■ **Extract**

Helen Pheby is Head of Culture, Heritage and Sport with the West Yorkshire Combined Authority. She was formerly Associate Director, Programme, at Yorkshire Sculpture Park. Dr Pheby was Vice Chair of the Civic art gallery and theatre in Barnsley; the Chair of UP Projects, London (2019–22); curatorial advisor to ArtRole in Iraqi Kurdistan and NIROX in South Africa. She is also a Cultural Fellow of York St John University and was an advisor to the Arts Council Collection Acquisition Committee (2016–17). Dr Pheby is regularly invited to undertake international lectures and tours including Sculpture Dublin (2020); Park 3020, Ukraine (2019); the Contemporary Austin, USA (2017) and as the guest of Creative India (2013). Helen has collaborated with Selfridges since 2018 to curate the Duke Street entrance to their flagship London store.

== Career ==

Pheby's PhD thesis considered the social and economic benefits of access to culture and the barriers to that access. Her career is dedicated to making all art public through policy and practice, including curating projects around the world.

Pheby has worked with international partners to co-curate several offsite projects including the Kyiv Sculpture Project (2012). In 2016 she curated 'A Place in Time' at the NIROX sculpture foundation in the UNESCO Cradle of Humankind, South Africa.

Pheby's 2016 exhibition 'Beyond Boundaries: Art by Email' in collaboration with ArtRole in Kurdistan-Iraq gave a platform to artists in the Middle East and North Africa whose political and other circumstances made it very difficult for them to travel to the UK.

■ **Given data**
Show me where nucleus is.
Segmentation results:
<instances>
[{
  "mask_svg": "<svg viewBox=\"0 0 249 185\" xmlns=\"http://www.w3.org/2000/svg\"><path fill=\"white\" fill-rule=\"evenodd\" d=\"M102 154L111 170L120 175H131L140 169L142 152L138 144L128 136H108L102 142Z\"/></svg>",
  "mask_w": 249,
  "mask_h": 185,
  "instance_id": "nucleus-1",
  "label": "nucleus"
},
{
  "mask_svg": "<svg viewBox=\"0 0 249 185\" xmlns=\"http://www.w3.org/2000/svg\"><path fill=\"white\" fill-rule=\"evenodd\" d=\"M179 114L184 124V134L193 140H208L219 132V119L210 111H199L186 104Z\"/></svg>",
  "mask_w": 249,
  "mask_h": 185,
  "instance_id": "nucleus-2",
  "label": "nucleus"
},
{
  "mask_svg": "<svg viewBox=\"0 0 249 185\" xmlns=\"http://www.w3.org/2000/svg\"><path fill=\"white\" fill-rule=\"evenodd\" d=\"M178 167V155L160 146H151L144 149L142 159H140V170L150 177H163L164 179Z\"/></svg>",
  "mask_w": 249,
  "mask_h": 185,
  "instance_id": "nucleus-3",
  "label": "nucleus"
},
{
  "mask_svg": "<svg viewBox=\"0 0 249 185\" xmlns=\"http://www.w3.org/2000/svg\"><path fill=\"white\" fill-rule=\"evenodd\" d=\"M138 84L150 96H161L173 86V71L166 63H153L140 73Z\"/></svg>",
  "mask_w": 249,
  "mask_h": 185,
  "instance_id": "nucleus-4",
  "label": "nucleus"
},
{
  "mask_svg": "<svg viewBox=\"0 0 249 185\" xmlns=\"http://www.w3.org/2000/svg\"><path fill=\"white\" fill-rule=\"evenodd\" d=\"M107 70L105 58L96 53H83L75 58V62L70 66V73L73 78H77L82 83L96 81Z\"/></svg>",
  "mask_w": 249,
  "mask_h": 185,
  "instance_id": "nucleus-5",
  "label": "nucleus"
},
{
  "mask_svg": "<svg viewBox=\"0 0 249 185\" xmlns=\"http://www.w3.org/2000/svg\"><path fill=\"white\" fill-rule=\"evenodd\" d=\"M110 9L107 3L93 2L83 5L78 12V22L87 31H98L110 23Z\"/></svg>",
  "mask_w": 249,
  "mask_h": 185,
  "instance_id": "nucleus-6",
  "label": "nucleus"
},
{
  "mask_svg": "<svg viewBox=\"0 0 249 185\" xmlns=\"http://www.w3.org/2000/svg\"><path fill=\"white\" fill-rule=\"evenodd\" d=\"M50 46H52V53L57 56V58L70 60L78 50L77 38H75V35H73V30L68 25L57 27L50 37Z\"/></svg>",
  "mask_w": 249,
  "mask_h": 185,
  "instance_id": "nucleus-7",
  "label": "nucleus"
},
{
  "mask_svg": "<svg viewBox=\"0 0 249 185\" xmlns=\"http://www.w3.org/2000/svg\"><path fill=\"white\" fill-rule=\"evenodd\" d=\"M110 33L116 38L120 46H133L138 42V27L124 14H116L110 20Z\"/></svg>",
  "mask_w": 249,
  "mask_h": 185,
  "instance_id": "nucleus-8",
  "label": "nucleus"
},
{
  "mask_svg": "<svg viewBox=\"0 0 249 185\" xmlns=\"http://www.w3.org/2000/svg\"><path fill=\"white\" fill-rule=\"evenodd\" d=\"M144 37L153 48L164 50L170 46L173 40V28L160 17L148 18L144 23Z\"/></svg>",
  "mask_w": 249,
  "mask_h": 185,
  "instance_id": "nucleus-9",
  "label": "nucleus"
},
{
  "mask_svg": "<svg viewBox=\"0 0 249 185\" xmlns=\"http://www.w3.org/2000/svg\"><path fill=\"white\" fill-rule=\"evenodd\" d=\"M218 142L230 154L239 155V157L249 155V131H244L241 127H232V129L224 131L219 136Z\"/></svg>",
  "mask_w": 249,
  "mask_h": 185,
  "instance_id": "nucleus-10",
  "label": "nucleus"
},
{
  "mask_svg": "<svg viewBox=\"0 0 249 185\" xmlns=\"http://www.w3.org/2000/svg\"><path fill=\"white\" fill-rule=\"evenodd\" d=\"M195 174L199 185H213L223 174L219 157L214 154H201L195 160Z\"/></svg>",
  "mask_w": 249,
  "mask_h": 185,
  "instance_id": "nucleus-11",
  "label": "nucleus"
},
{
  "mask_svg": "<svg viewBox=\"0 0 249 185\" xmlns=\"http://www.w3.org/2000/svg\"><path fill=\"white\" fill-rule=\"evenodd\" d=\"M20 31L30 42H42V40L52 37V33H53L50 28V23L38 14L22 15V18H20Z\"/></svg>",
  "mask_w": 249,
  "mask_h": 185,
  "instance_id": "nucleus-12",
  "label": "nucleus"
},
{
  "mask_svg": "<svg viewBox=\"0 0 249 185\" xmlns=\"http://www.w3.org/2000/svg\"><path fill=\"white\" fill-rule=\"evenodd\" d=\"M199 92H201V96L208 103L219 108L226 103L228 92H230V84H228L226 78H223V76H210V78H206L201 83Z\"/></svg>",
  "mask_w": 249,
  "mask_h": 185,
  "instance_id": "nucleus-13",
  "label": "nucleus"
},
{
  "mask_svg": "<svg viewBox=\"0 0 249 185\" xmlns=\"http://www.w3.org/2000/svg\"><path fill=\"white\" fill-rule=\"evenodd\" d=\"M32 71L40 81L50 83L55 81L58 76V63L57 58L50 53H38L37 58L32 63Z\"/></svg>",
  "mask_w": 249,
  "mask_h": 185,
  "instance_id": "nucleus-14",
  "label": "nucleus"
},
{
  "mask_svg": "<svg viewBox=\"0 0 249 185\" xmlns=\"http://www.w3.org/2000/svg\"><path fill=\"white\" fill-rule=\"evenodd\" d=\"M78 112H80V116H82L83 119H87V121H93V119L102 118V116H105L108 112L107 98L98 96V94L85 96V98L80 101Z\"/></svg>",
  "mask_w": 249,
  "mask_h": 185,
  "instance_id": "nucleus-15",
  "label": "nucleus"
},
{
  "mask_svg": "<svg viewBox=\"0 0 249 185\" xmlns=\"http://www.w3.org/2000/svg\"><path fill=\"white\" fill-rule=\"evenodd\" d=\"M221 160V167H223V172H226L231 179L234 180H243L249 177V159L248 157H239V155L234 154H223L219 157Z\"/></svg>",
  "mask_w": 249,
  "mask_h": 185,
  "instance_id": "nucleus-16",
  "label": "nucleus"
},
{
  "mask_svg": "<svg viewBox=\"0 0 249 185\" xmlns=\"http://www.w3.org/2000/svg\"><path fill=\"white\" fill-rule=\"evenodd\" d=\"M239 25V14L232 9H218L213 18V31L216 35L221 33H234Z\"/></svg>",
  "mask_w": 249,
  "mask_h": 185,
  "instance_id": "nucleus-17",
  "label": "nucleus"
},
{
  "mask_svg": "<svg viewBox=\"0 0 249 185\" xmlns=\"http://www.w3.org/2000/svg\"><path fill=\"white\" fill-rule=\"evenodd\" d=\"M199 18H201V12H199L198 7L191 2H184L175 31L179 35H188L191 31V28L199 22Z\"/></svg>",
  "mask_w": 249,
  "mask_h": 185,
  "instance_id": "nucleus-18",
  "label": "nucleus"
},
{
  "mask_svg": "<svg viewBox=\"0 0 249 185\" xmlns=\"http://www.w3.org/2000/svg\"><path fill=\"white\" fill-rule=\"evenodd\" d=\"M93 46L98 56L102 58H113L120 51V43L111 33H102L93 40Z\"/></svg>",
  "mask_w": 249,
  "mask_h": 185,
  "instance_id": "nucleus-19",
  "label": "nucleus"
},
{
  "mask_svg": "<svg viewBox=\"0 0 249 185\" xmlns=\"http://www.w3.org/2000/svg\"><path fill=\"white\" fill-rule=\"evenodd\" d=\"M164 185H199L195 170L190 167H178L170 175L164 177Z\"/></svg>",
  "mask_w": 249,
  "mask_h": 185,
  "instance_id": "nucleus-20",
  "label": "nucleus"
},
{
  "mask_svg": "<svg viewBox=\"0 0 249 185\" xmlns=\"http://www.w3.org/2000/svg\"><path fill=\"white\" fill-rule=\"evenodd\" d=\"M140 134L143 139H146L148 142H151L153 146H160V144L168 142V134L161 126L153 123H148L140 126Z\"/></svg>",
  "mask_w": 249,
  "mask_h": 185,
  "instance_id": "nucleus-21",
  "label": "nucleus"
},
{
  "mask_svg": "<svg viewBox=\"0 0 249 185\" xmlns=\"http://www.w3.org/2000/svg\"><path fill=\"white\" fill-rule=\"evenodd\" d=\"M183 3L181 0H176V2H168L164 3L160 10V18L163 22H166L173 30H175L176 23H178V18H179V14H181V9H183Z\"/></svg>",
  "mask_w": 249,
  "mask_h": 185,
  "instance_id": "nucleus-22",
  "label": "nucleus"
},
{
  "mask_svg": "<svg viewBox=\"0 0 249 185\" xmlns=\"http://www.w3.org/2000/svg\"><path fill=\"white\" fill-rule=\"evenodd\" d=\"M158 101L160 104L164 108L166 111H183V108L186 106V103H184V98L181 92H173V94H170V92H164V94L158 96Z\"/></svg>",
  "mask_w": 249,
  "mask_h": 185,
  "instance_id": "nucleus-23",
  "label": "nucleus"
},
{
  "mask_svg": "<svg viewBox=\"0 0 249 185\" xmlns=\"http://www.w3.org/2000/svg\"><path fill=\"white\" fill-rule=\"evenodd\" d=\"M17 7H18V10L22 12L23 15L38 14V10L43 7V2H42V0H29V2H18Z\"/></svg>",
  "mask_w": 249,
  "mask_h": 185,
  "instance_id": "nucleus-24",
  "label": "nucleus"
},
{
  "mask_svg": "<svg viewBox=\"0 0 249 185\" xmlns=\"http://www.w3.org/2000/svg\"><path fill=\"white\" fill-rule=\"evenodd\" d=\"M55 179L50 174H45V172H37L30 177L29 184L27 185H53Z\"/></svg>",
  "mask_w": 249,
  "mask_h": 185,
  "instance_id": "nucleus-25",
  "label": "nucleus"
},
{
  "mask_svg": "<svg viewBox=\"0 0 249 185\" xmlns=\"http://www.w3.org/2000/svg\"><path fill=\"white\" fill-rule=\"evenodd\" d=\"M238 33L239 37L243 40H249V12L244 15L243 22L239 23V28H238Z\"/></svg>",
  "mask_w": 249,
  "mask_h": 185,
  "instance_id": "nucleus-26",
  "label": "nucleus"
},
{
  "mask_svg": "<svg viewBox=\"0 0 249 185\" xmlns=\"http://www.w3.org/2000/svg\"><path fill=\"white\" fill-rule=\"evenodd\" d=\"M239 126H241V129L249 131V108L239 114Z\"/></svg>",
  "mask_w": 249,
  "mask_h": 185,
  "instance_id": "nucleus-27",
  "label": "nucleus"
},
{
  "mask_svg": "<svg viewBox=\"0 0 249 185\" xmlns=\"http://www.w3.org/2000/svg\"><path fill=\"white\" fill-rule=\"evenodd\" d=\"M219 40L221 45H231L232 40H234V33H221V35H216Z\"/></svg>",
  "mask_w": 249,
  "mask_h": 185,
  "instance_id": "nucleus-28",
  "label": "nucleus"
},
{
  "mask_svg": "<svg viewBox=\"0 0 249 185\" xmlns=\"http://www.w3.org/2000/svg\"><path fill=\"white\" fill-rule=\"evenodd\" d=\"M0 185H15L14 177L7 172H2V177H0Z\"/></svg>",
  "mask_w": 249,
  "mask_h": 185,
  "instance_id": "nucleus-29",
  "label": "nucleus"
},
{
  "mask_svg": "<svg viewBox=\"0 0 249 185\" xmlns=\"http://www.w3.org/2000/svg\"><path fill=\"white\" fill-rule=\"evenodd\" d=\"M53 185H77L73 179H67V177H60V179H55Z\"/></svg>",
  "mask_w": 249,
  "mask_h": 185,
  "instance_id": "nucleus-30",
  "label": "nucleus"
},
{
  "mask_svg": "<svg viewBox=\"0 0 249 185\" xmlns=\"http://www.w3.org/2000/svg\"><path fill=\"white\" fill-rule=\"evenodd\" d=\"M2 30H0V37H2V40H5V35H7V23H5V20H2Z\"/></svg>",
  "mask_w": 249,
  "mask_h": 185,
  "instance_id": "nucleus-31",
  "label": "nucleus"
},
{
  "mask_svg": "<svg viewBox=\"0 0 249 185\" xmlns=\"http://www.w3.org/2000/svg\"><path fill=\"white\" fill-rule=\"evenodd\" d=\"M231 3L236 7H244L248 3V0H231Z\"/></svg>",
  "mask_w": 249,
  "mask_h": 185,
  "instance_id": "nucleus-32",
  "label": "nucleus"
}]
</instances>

■ **Your goal**
Edit the Helen Pheby biography: begin at the words "Helen Pheby is" and stop after "flagship London store.", replacing "regularly" with "frequently".

■ **The answer**
Helen Pheby is Head of Culture, Heritage and Sport with the West Yorkshire Combined Authority. She was formerly Associate Director, Programme, at Yorkshire Sculpture Park. Dr Pheby was Vice Chair of the Civic art gallery and theatre in Barnsley; the Chair of UP Projects, London (2019–22); curatorial advisor to ArtRole in Iraqi Kurdistan and NIROX in South Africa. She is also a Cultural Fellow of York St John University and was an advisor to the Arts Council Collection Acquisition Committee (2016–17). Dr Pheby is frequently invited to undertake international lectures and tours including Sculpture Dublin (2020); Park 3020, Ukraine (2019); the Contemporary Austin, USA (2017) and as the guest of Creative India (2013). Helen has collaborated with Selfridges since 2018 to curate the Duke Street entrance to their flagship London store.